Several Quirogas traveled to Chile in expeditions and later the house of Quiroga expanded through Chile as many of those travelers settled and created new branches. The most well known was Rodrigo De Quiroga, Mayor of Santiago in the late 16th century. Many Quirogas in Chile followed in his footsteps and became mayors of other cities throughout Chile in the 17th century.

In 1557 Juan De Losada y Quiroga traveled to Chile and became Governor of Ciudad De Los Confines (1560–1563), Constable Major of Santiago (1566). He was knighted to Knight of the Order of Santiago. As a general, he commanded the 500 reinforcements in the Battle of Arauco (1574) and died on May 19, 1575, aboard the ship Angel Gabriel in the gulf of the Island of Santo Domingo en route to Chile.

His nephew Nicolás De Quiroga was on that expedition of 1575. Nicolás was promoted to the rank of captain in 1579, 2nd lieutenant major in 1580, and later served as a High Justice. He was married in 1581 to Ana Farra Ferris De Gamboa, and the two of them helped to propagate the Quiroga name throughout Chile. Nicolás was also a patron to the Convent of Merced.

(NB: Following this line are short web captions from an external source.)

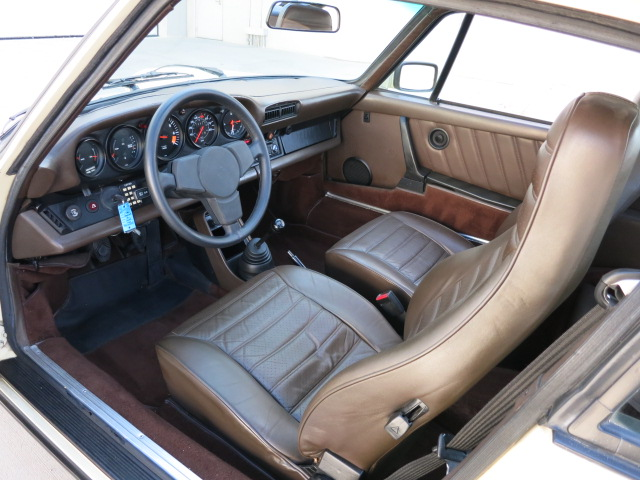1980 PORSCHE 911 SC 2 DOOR COUPE - Interior - 157721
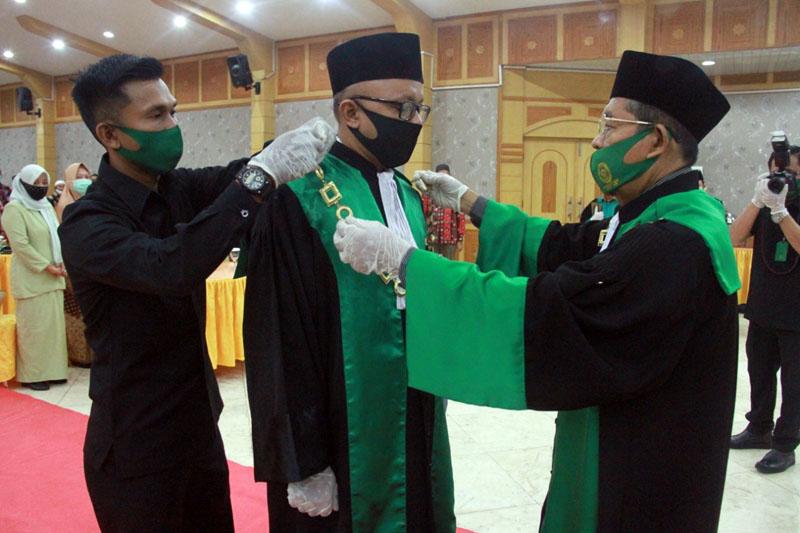 Ketua Pengadilan Tinggi Agama Jambi, Dr. Drs. H. Busri Harun, M. Ag, memimpin Sidang Istimewa PTA Jambi, dalam rangka Pelantikan dan Pengambilan Sumpah Jabatan Ketua Pengadilan Agama Kuala Tungkal dari pejabat lama Imam Masduqi, S. Ag, SH, MHES, kepada pejabat baru Zakaria Ansori, SHI, MH, bertempat di Balai Pertemuan (Gedung Pola) Kuala Tungkal, Tanjab Barat. (FOTO : JambinetId, Kamis 13/08/20).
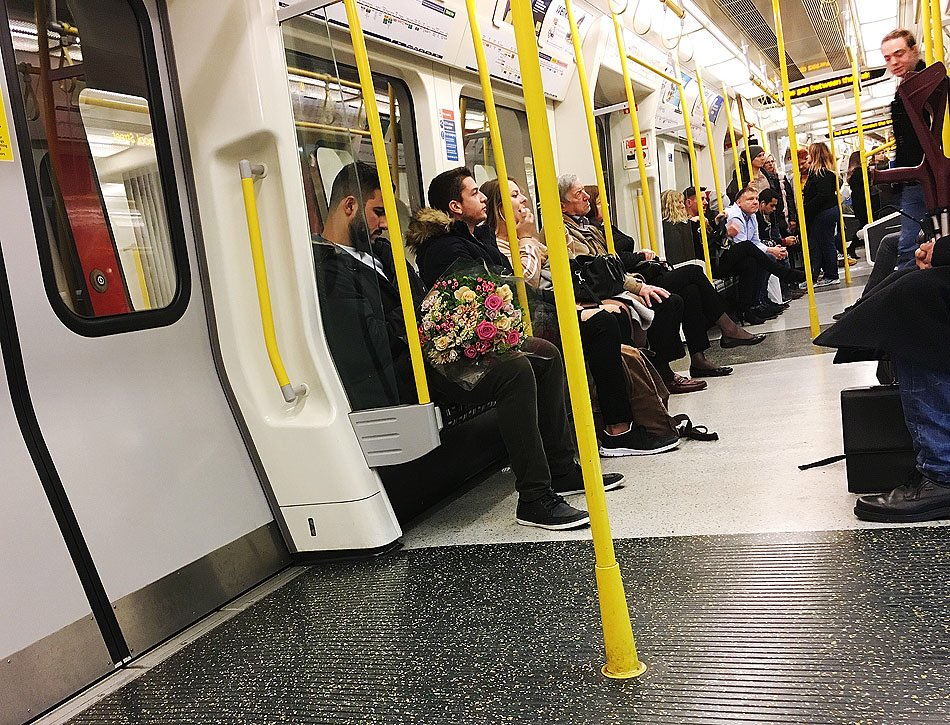 Men Bearing Flowers https://hixposure.co.uk/men-flowers #streetphotography #photojournalism #travelphotograph #travel #art #photography #streetshot #streetscene  #Nikon #hixposure #streetphotographer #streetphoto #photojournalist #Valentine #ValentinesDay #men #flowerspic.twitter.com/dBSWROmbGl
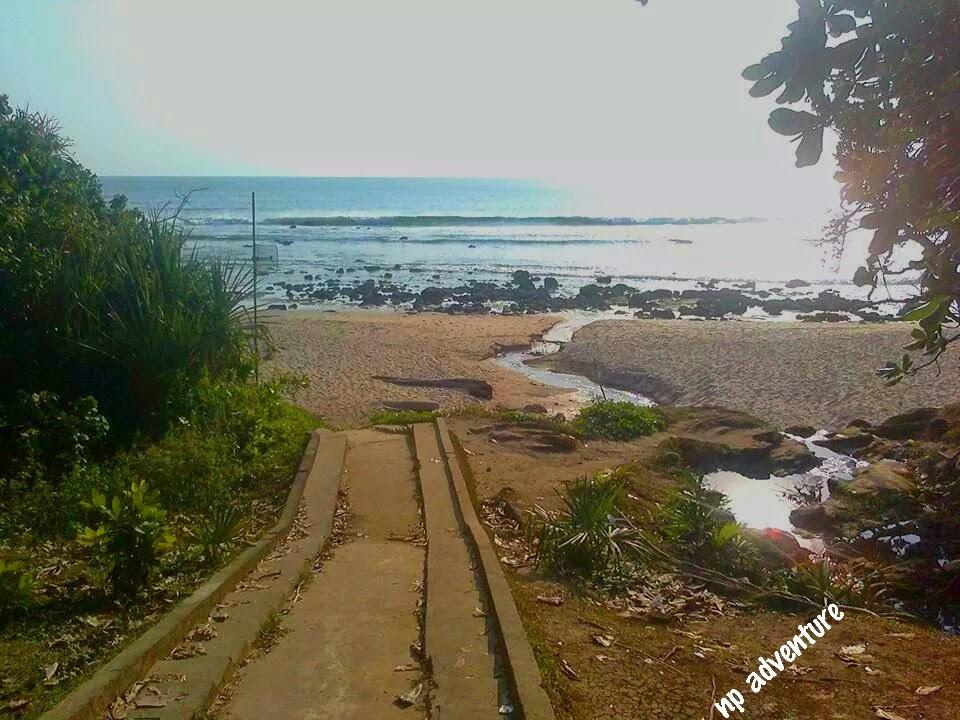 Jejak Kaki Pantai Pancur Banyuwangi Terletak Desa Tegaldlimo Kab Berada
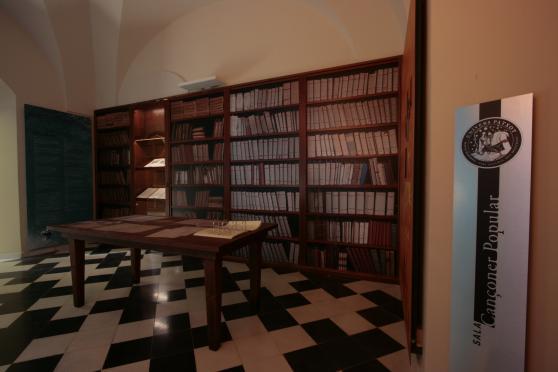 Sala de l'espai Univers Patxot a la Masia Mariona o es reprodueix el llegat del cançoner dipositat al monestir de Montserrat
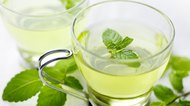 How to Brew Fresh Mint Tea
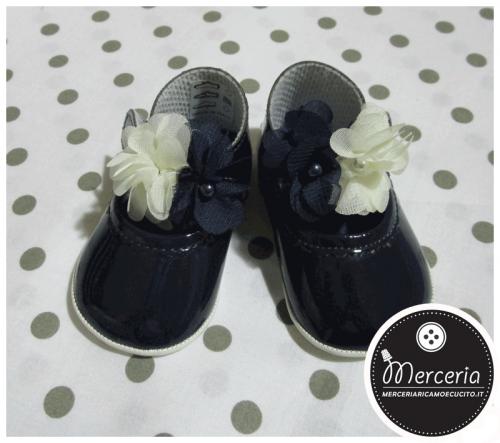 Scarpine neonato blu con fiori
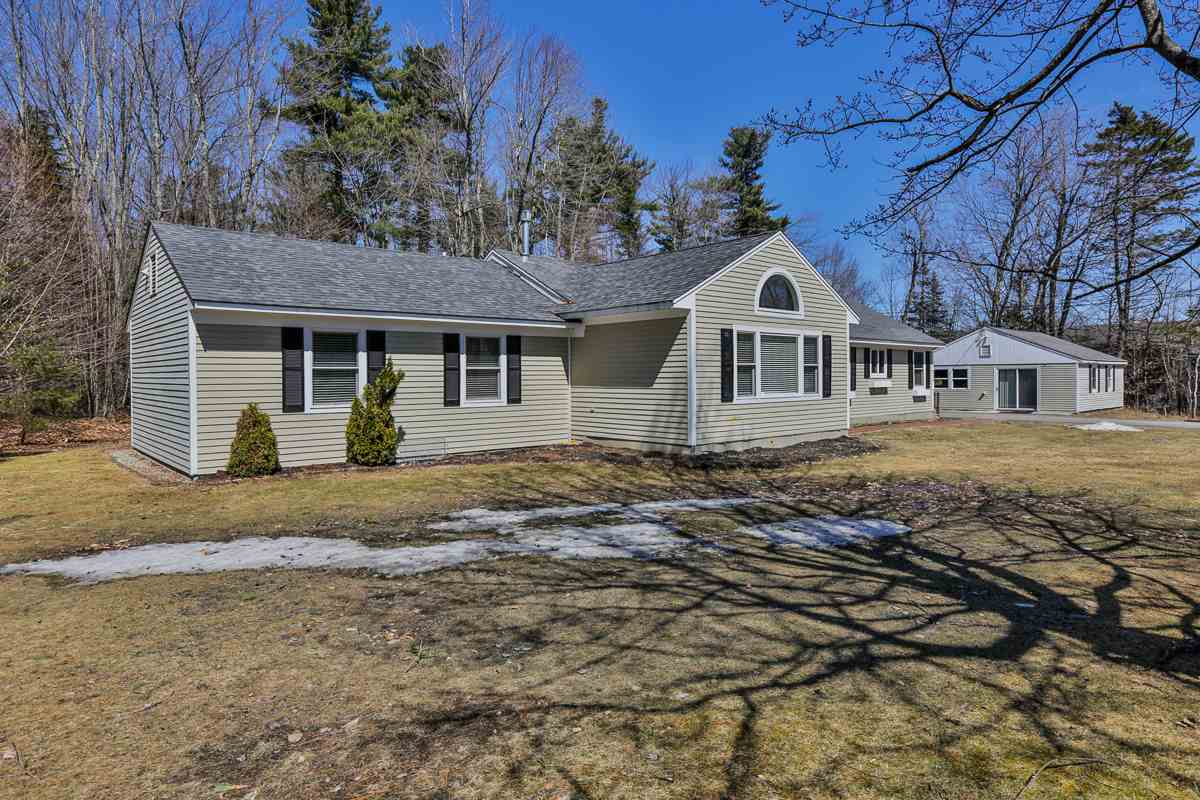 NEW LONDON NH Home for sale $$280,000 | $143 per sq.ft.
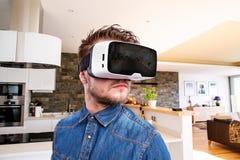Άτομο που φορά τα προστατευτικά δίοπτρα εικονικής πραγματικότητας designed home interior living retro room style Στοκ εικόνα με δικαίωμα ελεύθερης χρήσης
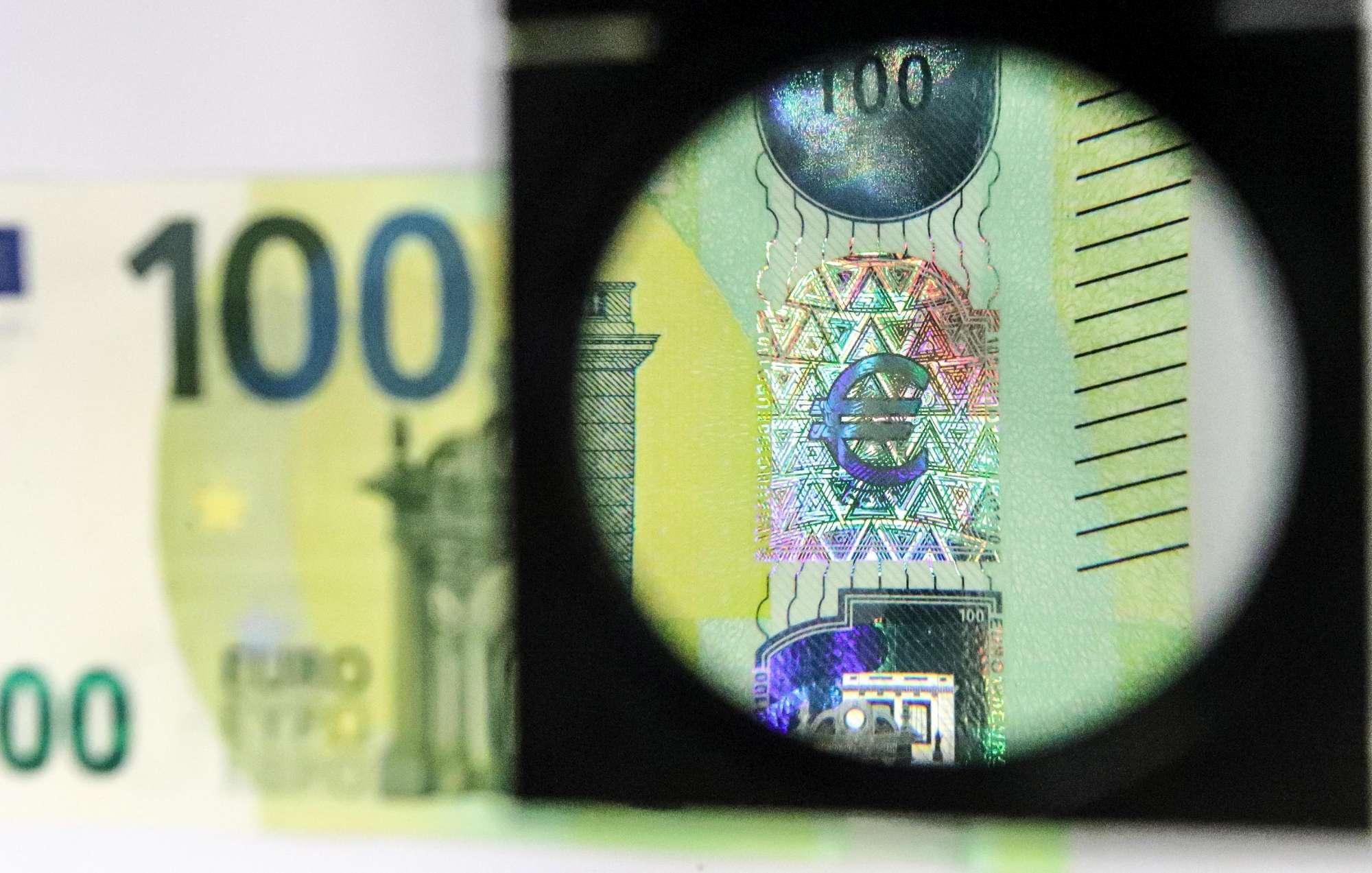6fd241eb3d Guerra ai falsari, in arrivo nuove banconote da 100 e 200 euro - Tgcom24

Another notable Quiroga was born in 1878 in the river town of Salto, Uruguay; his name was Horacio Quiroga. By the year 1900, the 22-year-old was already published in various literary journals. Horacio published many stories, including the following English translated anthologies The Decapitated Chicken and Other Stories, South American Jungle Tales, and The Exile and Other Stories. Horacio was operated for prostate cancer in late 1936 and committed suicide a few months later.